── Input for this task ──

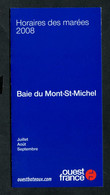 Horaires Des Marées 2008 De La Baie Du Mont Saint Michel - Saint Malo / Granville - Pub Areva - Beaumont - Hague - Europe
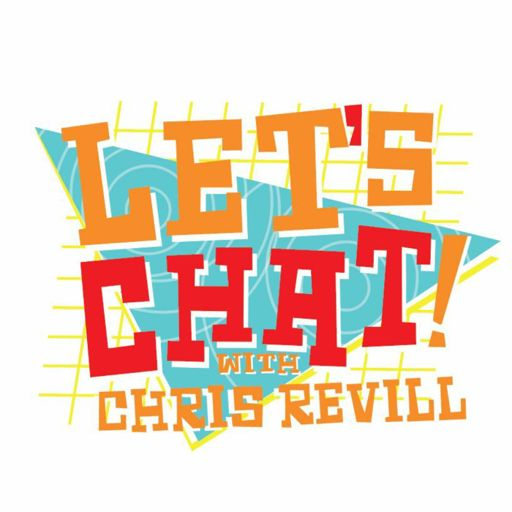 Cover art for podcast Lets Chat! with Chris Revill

───
── Input for this task ──

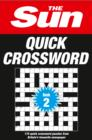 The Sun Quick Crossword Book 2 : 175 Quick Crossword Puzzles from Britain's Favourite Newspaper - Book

───

Your instructions ->
Pictures in the entries do not go into the copy. Print only the lines starting at the one containing "Horaires Des Marées" and ending at the one containing "Cover art for", exactly as they appear.

Written answer ->
 Horaires Des Marées 2008 De La Baie Du Mont Saint Michel - Saint Malo / Granville - Pub Areva - Beaumont - Hague - Europe
 Cover art for podcast Lets Chat! with Chris Revill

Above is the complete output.